Murdered by the Left

I have no inside information about the motives behind the Fortuyn assassination, but I do have an instinct (and recklessly sharing unsubstantiated information with the world is what blogging is all about).

My sense is that what passes for the Left in Europe is really just a coalition of divergent complaints. It's a negative force. All those demonstrators clogging the streets of Paris last week were not marching in favor of Chirac, they were opposed to Le Pen, or fascism, or war, or racism, or any number of generic "causes." That fact is, it's a lot easier to be against something than to be in favor of anything.

A key attraction to the Left is that it allows you to be concerned about the state of your world without requiring anything more than a mild feeling of indignation. For young people whose real concern is being cool and getting laid, being on the Left means you don't have to stick your neck out for anything and appear foolish. This hegemony is enforced by ridicule and peer pressure which is why liberalism is the default position for most people. To move to the right requires real effort and risk. That's why the most interesting political figures are those who made the journey from Left to Right and the most brain dead ones are those who have never questioned their liberal or conservative assumptions.

Fortuyn made that journey. He was a risk taker. He stuck his neck out. But on the national level that adolescent ridicule is a potent and potentially violent force. While most on the Left are just along for the ride and the music, some who have listened carefully and have fully digested the menu of hate and intolerance that Cafe Gauche is serving these days are likely to take matters to their logical conclusion.

You can't save the planet without breaking a few eggs. Pim Fortuyn was just the latest egg.

Maybe it's a stretch to say that the negativity that motivates the Left ultimately leads to hate and violence but . . . heck, that's why I have a blog.

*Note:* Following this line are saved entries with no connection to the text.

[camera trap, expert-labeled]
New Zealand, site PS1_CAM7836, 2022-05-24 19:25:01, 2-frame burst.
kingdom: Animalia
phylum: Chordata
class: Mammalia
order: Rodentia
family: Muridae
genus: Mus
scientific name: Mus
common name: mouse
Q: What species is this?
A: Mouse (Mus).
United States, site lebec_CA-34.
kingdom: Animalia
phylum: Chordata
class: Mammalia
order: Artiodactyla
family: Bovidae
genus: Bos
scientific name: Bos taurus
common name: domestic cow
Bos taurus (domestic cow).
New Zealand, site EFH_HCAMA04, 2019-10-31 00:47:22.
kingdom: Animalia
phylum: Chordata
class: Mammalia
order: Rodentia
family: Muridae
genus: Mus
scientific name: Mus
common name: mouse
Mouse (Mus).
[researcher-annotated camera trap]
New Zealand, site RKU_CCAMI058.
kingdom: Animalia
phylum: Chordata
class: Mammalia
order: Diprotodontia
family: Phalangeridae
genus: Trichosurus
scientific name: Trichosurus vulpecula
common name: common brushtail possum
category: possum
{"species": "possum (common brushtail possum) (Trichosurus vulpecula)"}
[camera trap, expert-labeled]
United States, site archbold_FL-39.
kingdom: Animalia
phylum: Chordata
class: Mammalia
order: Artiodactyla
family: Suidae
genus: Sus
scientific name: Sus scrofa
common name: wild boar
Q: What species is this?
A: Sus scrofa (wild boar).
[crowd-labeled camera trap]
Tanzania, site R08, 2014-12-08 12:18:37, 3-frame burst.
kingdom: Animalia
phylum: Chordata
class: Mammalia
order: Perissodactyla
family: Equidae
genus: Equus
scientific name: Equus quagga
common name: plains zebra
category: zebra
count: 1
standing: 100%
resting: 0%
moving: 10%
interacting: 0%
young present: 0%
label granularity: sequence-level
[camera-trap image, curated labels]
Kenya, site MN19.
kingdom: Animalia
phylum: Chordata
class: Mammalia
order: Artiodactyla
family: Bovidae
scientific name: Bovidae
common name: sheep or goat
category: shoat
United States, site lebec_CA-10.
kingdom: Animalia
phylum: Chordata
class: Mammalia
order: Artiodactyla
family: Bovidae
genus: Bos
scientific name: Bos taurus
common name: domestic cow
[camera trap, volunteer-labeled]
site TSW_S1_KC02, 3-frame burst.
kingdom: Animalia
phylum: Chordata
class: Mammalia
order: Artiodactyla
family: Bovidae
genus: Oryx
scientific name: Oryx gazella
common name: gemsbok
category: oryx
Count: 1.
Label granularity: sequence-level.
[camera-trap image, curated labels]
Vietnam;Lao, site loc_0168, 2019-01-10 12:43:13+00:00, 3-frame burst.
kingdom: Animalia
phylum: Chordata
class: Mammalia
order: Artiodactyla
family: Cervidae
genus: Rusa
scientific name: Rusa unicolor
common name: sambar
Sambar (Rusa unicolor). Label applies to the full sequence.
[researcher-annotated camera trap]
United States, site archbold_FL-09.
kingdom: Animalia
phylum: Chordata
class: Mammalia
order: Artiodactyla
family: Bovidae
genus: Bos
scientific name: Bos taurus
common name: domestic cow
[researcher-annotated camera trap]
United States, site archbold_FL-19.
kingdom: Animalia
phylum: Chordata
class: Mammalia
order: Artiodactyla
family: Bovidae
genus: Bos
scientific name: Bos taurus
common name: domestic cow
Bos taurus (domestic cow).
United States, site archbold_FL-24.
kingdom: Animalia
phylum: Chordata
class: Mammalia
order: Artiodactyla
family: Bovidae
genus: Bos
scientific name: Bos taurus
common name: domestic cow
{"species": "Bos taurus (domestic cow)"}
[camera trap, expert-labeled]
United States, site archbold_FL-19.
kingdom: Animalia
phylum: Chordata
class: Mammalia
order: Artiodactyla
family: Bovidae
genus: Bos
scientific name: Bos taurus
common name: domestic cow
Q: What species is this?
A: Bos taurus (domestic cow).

The silver lining here may be a realization that what Fortuyn advocated was more thoughtful and nuanced than the "far-right-wing" or "fascist" labels imply. And perhaps this will lead to a more open and candid debate about the meaning of conservatism and liberalism in Europe.

PS

According to Reuters, the assassin had radical environmentalist propaganda in his home:



Some newspapers said he was known to intelligence services as an ``extreme leftist,'' but Hofstee said: ``We do not use that term.''



Of course they don't use the term "extreme leftist." In much of Europe and the States, there is no such thing as the extreme Left. Certainly the political spectrum of Reuters stretches all the way from "extreme, right-wing, ultraconservative" on one side to "center-left" on the other. Is anyone else beginning to tire of this game whereby all dissent to the liberal orthodoxy is labeled "extreme?"